The sense of breathlessness relented slightly on the second 400, heading back toward the start/finish line. The three fastest swimmers, now on their final 400 meters, passed me in quick succession on that leg. I admired their swiftness, without a hint of envy, as they went by.
As I began the third 400-meter leg, I rolled over and swam 40 strokes of backstroke, gratefully gulping air as I did. Then I returned to freestyle and—confident that I would finish—grinned widely, which I maintained throughout the second half mile. I crossed the finish line in a time of 42 minutes, 51 seconds—20 minutes slower than the last time I’d swum the mile at Betsy Owens—and placing 48th of 50 swimmers.
I’ve encountered swimmers (and assume this also occurs in running, cycling and triathlon) who find it so difficult to accept the slowing that occurs with age and/or debility that they stop participating. I’ve never considered doing so.
For most of my 50s I placed first in my age group in the majority of open water races, and recorded a ‘podium’ finish in nearly all the rest. I felt deeply satisfied because that success rewarded mastery of critical open water skiils.
But as my times and places have declined I’ve been equally proud and happy. Proud because I must now overcome greater challenges than any swimming rival has posed. Last Saturday, simply swimming continuously for nearly 43 minutes took a formidable combination of technique, focus, cunning and sheer will. (A blood test two days later revealed I was more anemic than at any previous time.)
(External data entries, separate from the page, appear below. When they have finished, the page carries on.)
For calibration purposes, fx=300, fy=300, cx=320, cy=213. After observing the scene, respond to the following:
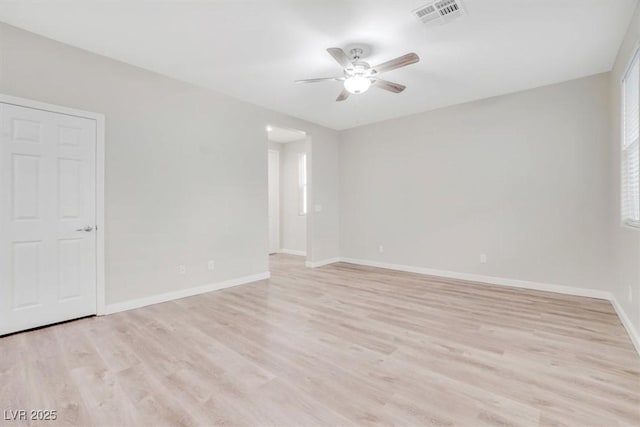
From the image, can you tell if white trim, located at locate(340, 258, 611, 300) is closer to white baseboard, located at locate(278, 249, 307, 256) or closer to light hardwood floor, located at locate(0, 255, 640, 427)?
light hardwood floor, located at locate(0, 255, 640, 427)

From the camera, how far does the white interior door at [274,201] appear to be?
766 cm

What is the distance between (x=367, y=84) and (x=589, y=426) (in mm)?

Happy because participating brings incalculable pleasure and richness into my life. Last Saturday I enjoyed a full day in a setting of great natural beauty with a dozen or more good friends, first while swimming, then at a post-race lakeside picnic, and finally for post-picnic beers at the Lake Placid Brewpub, where we have long had a standing appointment each year after Betsy Owens.
If at all possible, you’ll find me back at Betsy Owens the second Saturday in August 2018.
In 1980, I coached Beth O’Connor (Baker) to the Olympic Trials in 200-meter butterfly. Thirty-seven years later, we both swam the Betsy Owens 1-mile and her 20 y.o. son Ryan won the Betsy Owens 2-mile.